Parents, Direct Hearts Before Money

marriage and family

As parents, we want our kids to “act right.” We want this for all kinds of reasons. Hopefully, we want our kids to act right for their own good. Often, if we are honest, we want our kids to act right so they don’t embarrass us. Further, we want our kids to “act right” in all aspects of their lives – how they respond to us as their parents, how they approach their schoolwork, how they act toward others.

Because of these desires, we employ all kinds of things to direct their actions in a positive direction. We implement rewards and punishments to incentivize good actions and to seek to curb wrong actions. We want to lead our kids toward good and right actions that will then lead to good and right habits that will eventually become their normal pattern of life.

One of the ways we want our kids to “act right” is in how they value and use money. All of us have seen kids who have no concept of the value of money and seem to think money “grows on trees.” We also see kids who take the money they receive for birthdays or Christmas and immediately spend it as soon as they get it, often to satisfy current impulses and passing whims. So, it is both good and necessary for us to teach our kids how to rightly value and steward the money they get.

As Christian parents, we know the issue of the right understanding and stewardship of money is important simply because of the amount of time Jesus spent addressing the subject while here on earth. We know that of all the things Jesus talked about, He addressed issues regarding the challenges of money more than He even talked about heaven or hell. In fact, He often put the issue of money and material things head-to-head with the value of that which lasts for eternity to show the fleeting value of money and material things – those things that are susceptible to decay or loss (where moth and rust destroy, or thieves break in and steal).

But the thing we often miss in all our efforts at directing our children’s behavior is the greater need to direct their hearts. This is not an either/or, but rather a both/and. We want the outward actions of our kids to be right according to God’s Word, but we want those right actions to come from changed hearts.

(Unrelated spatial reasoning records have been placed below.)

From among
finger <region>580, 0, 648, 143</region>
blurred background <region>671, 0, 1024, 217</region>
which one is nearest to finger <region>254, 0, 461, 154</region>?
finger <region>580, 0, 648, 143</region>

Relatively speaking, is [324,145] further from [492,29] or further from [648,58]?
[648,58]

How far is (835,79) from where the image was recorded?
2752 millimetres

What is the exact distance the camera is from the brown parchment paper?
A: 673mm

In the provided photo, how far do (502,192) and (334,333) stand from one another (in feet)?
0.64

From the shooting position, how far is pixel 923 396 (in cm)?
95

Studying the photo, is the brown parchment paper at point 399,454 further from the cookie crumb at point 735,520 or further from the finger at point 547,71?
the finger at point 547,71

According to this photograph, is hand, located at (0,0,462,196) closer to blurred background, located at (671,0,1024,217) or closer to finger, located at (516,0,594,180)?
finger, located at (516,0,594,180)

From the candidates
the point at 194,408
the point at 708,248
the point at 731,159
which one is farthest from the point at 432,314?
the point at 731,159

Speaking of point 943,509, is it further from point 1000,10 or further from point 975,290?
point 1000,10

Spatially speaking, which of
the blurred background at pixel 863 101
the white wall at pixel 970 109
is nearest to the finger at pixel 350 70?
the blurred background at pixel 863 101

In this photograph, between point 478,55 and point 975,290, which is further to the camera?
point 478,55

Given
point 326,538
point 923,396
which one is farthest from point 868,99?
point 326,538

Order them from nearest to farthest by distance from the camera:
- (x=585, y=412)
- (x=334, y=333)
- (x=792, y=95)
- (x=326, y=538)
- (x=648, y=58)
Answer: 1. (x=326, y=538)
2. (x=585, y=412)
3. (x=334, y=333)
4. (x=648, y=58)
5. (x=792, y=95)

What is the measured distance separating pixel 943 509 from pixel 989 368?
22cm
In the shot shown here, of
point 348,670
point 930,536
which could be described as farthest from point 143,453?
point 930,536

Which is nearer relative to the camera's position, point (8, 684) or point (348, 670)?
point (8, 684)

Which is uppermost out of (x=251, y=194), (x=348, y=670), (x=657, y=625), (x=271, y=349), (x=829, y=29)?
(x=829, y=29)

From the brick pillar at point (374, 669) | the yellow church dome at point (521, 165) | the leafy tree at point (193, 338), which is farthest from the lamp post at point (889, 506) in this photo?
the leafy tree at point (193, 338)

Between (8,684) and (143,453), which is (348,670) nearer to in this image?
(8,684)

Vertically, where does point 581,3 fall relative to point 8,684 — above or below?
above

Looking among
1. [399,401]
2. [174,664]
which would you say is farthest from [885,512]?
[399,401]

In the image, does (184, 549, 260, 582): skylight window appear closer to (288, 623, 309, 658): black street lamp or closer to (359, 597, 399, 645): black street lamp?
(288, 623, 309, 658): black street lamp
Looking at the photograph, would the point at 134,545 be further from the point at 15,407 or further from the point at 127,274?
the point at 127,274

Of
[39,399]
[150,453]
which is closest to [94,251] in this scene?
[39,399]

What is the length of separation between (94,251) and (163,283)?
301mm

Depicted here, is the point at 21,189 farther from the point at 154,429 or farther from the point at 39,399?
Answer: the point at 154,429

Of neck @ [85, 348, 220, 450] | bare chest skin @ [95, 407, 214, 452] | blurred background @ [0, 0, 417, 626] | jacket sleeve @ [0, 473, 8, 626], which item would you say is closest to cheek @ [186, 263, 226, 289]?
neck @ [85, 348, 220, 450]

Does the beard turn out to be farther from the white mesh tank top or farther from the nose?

If we simply focus on “behavior modification,” the heart won’t necessarily change. If we focus first on heart transformation, down the road we can expect right actions to come from changed hearts.

God’s first command is for us to love Him with all our heart, soul, mind, and strength. His second one is for us to love our neighbor as ourselves. This means that we want to help our kids understand these two top priorities as foundational for all their outward actions – including how they value and steward money. Because Jesus taught so much on money, how our kids view and/or use money becomes an easy avenue for training their hearts. Here are just a few examples:

1. When they want to use all the money they get (maybe for birthdays or Christmas) for themselves and their own enjoyment, we can show them how that illustrates a heart that is focused on self and our own desires rather than a love for God and others.

2. When they make an impulsive purchase, they “just can’t live without,” only a short time later to have left that item behind, we can show them that material things that promise us great pleasure and enjoyment might satisfy us for a moment, but will quickly fade, unable to truly satisfy our hearts like only God can.

3. Proactively, when we encourage our kids to take the first part of what they receive and give an offering to the Lord, recognizing that all we have comes from Him, we are showing them that rightly oriented hearts love God and want to serve and glorify Him rather than ourselves.

4. When we encourage our kids to give some of what they get for the good of others and the advance of the gospel, we can teach them that we give cheerfully and sacrificially because Jesus gave His life sacrificially for us.

We know that the only thing that will change the hearts of our children is the transforming power of the gospel. However, we can use the stewardship of money to show our kids their need for the gospel and how that transforming gospel will both transform their hearts and the way they see and use money.